[Data listing]
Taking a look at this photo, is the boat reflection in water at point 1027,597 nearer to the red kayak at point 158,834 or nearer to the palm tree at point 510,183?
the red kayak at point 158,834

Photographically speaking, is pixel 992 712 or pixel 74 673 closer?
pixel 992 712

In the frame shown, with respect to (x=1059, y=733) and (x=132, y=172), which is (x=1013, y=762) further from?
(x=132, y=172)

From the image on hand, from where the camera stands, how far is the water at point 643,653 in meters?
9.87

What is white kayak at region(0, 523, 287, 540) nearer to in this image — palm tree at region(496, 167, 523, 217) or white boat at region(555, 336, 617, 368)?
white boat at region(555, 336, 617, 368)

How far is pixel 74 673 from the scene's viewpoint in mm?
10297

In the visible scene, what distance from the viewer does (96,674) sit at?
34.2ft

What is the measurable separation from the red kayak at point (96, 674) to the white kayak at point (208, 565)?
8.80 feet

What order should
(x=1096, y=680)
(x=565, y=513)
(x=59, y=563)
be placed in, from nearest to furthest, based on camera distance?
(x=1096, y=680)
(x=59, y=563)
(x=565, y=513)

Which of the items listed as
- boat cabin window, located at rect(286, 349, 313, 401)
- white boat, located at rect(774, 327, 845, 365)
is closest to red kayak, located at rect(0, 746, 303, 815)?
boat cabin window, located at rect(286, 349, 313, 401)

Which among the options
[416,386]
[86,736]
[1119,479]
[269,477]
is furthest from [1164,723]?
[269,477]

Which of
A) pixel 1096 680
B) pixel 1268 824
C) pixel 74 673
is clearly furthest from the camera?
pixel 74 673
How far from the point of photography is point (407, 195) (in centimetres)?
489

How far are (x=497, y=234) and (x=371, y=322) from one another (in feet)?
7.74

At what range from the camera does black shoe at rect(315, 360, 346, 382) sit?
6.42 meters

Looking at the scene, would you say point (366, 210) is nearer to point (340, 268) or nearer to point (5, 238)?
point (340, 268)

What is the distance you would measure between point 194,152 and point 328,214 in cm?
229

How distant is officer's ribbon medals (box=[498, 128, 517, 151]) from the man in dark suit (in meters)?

◆ Exercise objective ◆
Reproduce each of the rows above verbatim, preserving their order and wording without alteration.

◆ Problem solution ◆
Taking a look at this photo, is the boat reflection in water at point 1027,597 nearer to the red kayak at point 158,834 or nearer to the palm tree at point 510,183?
the red kayak at point 158,834

Photographically speaking, is pixel 992 712 or pixel 74 673 closer?
pixel 992 712

In the frame shown, with respect to (x=1059, y=733) and (x=132, y=172), which is (x=1013, y=762) further from?
(x=132, y=172)

From the image on hand, from where the camera stands, how far is the water at point 643,653 in meters?
9.87

What is white kayak at region(0, 523, 287, 540) nearer to in this image — palm tree at region(496, 167, 523, 217) or white boat at region(555, 336, 617, 368)?
white boat at region(555, 336, 617, 368)

How far is pixel 74 673 from the scene's viewpoint in mm?
10297

In the visible scene, what distance from the viewer does (96,674) sit at?
34.2ft

What is the measurable separation from the red kayak at point (96, 674) to the white kayak at point (208, 565)?
8.80 feet

What order should
(x=1096, y=680)
(x=565, y=513)
(x=59, y=563)
be placed in, from nearest to furthest, based on camera distance?
(x=1096, y=680)
(x=59, y=563)
(x=565, y=513)

Which of the items listed as
- boat cabin window, located at rect(286, 349, 313, 401)
- white boat, located at rect(774, 327, 845, 365)
is closest to red kayak, located at rect(0, 746, 303, 815)?
boat cabin window, located at rect(286, 349, 313, 401)

Which among the options
[416,386]
[86,736]
[1119,479]
[269,477]
is furthest from [1164,723]?
[269,477]

Which of
A) pixel 1096 680
B) pixel 1268 824
C) pixel 74 673
is clearly furthest from the camera?
pixel 74 673
How far from the point of photography is point (407, 195) (in centimetres)?
489

How far are (x=497, y=234) and (x=371, y=322) from one another (in feet)?
7.74

At what range from the camera does black shoe at rect(315, 360, 346, 382) sit?
6.42 meters

Looking at the scene, would you say point (366, 210) is nearer to point (340, 268) or nearer to point (5, 238)?
point (340, 268)

What is the distance you would measure between point 194,152 and point 328,214 in cm?
229

How distant is officer's ribbon medals (box=[498, 128, 517, 151]) from the man in dark suit (in meters)?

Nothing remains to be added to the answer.